**READING PASSAGE**

"""

Blog - 26/01/2022
Future Exhaustion of IP Rights Regime in the UK – January 2022 Update
Following the closure of the UK government’s consultation on 31 August 2021 seeking views from stakeholders on the most appropriate IP rights exhaustion regime in the UK following Brexit (see the previous note here), the UK government has now published its summary of the responses received, but has decided that it cannot arrive at a decision based on the criteria originally set out.
The public consultation
The consultation was considered necessary by stakeholders because after Brexit on 31 December 2020 the UK chose to retain the EEA’s regional exhaustion regime with regards to imports of goods into the UK from the EEA –EU rights holders continue to be free to export goods into the UK. However, it has become an asymmetric system because the EU has not reciprocated. IP rights in goods first placed on the market in the UK are no longer considered exhausted in the EEA. This means that owners of UK IP rights are not able to prevent parallel imports from the EEA into the UK, but owners of EEA rights will be able to prevent goods put on the market in the UK from being sold in the EU.
The public consultation was launched for the purpose of obtaining the views of respondents on the most appropriate exhaustion of IP rights regime for the UK. Four options were outlined during the consultation, a unilateral EEA (UK+) regime, a national regime, an international regime and a mixed regime. Respondents were asked to provide their views and supporting evidence on what regime should be implemented, and how that implementation would take place.

"""

**MATERIAL SHOWN**
"""

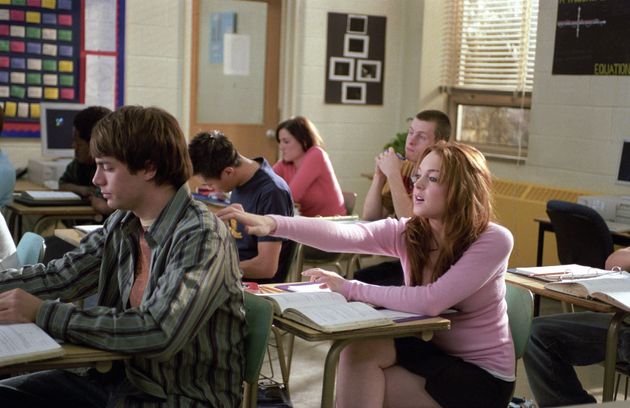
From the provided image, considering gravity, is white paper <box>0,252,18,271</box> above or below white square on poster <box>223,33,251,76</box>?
below

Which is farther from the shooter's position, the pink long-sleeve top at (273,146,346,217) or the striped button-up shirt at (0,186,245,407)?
the pink long-sleeve top at (273,146,346,217)

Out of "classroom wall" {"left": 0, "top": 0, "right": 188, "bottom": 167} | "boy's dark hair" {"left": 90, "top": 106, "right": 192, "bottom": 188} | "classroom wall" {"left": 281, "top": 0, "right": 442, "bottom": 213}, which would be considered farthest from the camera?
"classroom wall" {"left": 281, "top": 0, "right": 442, "bottom": 213}

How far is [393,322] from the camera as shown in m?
2.30

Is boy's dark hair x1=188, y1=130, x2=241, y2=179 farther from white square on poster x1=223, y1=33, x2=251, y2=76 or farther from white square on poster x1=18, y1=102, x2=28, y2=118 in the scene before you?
white square on poster x1=223, y1=33, x2=251, y2=76

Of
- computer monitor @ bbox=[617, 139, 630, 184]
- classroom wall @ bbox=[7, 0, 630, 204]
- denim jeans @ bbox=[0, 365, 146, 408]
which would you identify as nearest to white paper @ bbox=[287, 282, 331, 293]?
denim jeans @ bbox=[0, 365, 146, 408]

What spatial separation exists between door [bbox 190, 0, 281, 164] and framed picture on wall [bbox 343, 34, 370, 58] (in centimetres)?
52

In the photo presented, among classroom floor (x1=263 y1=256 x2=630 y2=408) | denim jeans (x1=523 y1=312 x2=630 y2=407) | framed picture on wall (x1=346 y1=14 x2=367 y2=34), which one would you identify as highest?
framed picture on wall (x1=346 y1=14 x2=367 y2=34)

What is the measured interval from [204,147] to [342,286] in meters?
1.10

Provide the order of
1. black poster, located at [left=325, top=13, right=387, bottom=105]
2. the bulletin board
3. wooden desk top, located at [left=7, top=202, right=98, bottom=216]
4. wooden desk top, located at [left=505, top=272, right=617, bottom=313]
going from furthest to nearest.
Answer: black poster, located at [left=325, top=13, right=387, bottom=105] < the bulletin board < wooden desk top, located at [left=7, top=202, right=98, bottom=216] < wooden desk top, located at [left=505, top=272, right=617, bottom=313]

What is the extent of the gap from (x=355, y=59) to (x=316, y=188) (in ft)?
7.63

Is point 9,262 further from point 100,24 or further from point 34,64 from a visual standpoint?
point 100,24

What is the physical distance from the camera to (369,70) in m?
7.12

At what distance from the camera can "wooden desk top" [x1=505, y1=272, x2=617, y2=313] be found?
276cm

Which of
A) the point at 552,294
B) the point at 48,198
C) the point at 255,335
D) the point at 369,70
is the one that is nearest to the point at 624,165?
the point at 552,294
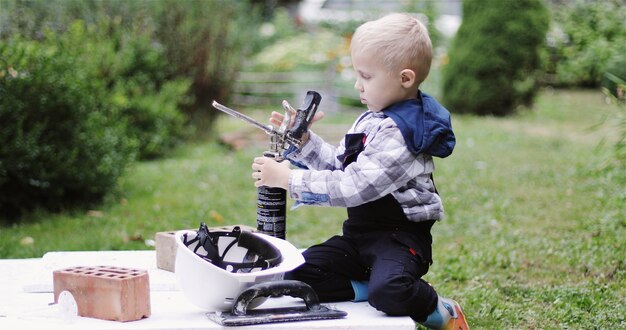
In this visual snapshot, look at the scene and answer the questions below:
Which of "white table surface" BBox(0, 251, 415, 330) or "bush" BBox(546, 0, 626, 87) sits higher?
"bush" BBox(546, 0, 626, 87)

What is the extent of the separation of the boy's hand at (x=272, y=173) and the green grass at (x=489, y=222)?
1033 millimetres

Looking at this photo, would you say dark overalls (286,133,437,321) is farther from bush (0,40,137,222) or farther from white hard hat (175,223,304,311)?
bush (0,40,137,222)

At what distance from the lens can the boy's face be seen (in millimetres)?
2785

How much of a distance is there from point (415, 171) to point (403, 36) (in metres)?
0.45

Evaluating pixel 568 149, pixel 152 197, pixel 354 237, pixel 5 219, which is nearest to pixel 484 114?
pixel 568 149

"""

**CHALLENGES**
1/ Summarize the blog post on UK IP rights exhaustion in two sentences.
2/ Locate every line of the entries that contains the word "poster", and copy each one. Case counts.
The blog post and the entries come from unrelated sources.

**RESPONSES BY TASK**
1/ After the consultation closed on 31 August 2021, the UK government published a summary of the responses but decided it could not reach a decision based on the criteria originally set out. The consultation was held because the UK kept the EEA's regional exhaustion regime after Brexit while the EU did not reciprocate, and it asked respondents to weigh four options: a unilateral EEA (UK+) regime, a national regime, an international regime and a mixed regime.

2/
From the provided image, considering gravity, is white paper <box>0,252,18,271</box> above or below white square on poster <box>223,33,251,76</box>?
Is boy's dark hair x1=188, y1=130, x2=241, y2=179 farther from white square on poster x1=223, y1=33, x2=251, y2=76 or farther from white square on poster x1=18, y1=102, x2=28, y2=118 in the scene before you?
white square on poster x1=223, y1=33, x2=251, y2=76
1. black poster, located at [left=325, top=13, right=387, bottom=105]
Answer: black poster, located at [left=325, top=13, right=387, bottom=105] < the bulletin board < wooden desk top, located at [left=7, top=202, right=98, bottom=216] < wooden desk top, located at [left=505, top=272, right=617, bottom=313]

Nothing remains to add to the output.